Tabitha sets her mug down on the coffee table with a sharp click. “The Judge will not care for your preparations. It cares only for the balance.”

“Balance,” I mutter. “There is no balance. Nyssa is ruler.”

As if the universe takes that as a personal challenge to that, the air in the room solidifies. It isn’t a drop in temperature or a shift in pressure. It is a sudden, absolute stillness. The rain stops hammering against the roof, though I see it falling through the window. Sound has been cut.

Nyssa stands up, gripping her blade. Her knuckles are white.

The front door swings open. No wind blows in. No rain wets the mat.

We wait, but nothing else happens. At least, nothing they can see.
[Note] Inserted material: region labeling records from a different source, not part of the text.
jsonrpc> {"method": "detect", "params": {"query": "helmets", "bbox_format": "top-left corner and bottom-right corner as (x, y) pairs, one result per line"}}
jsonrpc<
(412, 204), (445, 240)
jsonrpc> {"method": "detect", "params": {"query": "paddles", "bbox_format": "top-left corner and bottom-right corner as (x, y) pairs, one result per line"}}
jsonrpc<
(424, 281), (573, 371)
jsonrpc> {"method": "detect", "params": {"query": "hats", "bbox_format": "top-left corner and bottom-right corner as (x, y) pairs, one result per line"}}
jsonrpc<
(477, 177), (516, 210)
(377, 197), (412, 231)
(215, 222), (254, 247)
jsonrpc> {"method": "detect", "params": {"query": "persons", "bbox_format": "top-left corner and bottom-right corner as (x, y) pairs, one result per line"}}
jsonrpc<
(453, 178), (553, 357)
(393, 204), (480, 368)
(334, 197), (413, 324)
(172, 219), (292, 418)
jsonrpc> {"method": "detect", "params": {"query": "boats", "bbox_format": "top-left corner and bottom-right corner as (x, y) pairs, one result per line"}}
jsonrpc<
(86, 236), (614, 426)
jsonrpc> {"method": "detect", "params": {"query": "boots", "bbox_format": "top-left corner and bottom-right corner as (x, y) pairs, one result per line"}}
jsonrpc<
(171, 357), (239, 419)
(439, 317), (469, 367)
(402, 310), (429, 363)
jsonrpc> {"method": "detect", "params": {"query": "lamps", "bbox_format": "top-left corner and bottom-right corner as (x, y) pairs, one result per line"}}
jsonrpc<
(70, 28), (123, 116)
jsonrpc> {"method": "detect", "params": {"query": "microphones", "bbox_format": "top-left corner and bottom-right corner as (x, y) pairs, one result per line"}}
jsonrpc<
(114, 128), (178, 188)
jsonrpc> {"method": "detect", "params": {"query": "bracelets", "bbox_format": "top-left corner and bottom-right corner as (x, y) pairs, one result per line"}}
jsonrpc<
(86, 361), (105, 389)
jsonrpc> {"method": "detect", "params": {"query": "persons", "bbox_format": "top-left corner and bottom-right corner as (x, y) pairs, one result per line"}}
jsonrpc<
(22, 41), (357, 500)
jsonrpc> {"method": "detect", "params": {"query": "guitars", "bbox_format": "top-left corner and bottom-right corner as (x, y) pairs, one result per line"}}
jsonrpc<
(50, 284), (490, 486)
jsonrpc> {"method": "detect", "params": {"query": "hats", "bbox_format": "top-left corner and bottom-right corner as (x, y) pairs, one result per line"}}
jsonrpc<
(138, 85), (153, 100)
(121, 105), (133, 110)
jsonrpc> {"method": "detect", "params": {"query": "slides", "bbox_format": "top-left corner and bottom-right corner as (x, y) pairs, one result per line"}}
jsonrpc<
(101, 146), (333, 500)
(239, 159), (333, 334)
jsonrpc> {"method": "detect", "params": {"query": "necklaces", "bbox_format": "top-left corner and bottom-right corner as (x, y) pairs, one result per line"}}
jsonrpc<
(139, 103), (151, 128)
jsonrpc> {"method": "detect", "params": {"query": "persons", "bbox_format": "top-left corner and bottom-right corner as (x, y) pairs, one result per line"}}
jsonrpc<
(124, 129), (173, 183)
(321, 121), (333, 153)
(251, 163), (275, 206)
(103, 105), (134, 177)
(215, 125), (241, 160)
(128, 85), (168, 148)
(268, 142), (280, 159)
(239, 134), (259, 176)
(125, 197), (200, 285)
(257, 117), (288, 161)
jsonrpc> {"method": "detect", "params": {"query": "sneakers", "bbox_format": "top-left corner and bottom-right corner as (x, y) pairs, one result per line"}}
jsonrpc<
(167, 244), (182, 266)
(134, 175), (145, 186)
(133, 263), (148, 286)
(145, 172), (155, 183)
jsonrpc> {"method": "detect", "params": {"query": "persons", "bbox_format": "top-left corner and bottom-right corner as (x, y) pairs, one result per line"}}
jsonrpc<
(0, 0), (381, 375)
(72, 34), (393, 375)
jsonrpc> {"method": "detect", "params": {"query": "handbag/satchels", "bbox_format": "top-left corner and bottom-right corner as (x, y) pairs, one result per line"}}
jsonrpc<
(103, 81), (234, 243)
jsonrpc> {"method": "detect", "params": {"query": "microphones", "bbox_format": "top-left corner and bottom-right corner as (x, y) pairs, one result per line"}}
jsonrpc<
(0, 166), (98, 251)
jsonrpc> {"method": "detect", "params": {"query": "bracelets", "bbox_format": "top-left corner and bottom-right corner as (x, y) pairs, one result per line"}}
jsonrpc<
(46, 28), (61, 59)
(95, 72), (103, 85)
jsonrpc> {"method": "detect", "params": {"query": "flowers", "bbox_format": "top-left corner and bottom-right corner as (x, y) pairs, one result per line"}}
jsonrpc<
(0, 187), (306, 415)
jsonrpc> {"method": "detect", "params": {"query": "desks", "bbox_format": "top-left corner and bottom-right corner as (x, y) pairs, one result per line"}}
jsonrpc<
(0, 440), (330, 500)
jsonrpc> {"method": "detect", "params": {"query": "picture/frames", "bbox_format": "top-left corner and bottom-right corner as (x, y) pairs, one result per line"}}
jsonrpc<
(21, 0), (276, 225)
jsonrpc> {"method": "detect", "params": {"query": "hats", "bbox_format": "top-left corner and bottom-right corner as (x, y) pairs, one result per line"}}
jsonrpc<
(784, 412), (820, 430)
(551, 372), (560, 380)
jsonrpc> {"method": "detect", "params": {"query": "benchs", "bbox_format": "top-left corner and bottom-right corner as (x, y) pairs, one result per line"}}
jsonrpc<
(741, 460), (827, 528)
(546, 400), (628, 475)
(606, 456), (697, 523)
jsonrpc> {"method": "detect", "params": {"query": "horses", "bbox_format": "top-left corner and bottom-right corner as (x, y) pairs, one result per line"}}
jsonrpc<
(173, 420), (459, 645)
I narrow my eyes at the figure that floats in, taking a good look around before it fixes its ghostly gaze on me.

“What is it?” Nyssa asks. “Is something there?”

“You could say that,” I reply, not taking my eyes off the spirit of the Aethel. “What do you want?”

She hisses at me. “I want my power back!”

“You can’t have it.”

“Voren,” Dreven asks, coming closer. “Who is it?”

“Aethel,” I state. “She wants her power back.”

Nyssa spins to me, blade up. “She can’t have it.”

“That bitch!” Aethel growls and flies towards Nyssa. I stop her with the power of the Wraith god. Inhaling deeply and relishing the control over this tyrant who made our lives a living hell for hundreds of years.

“Not a chance,” I say quietly.

The words carry the weight of my domain. Aethel screams, a sound that vibrates the window panes but goes unheard by the others. Her spectral form flickers, violently resisting, but she has no choice. She is dead. I am the god of Wraiths. The hierarchy is absolute.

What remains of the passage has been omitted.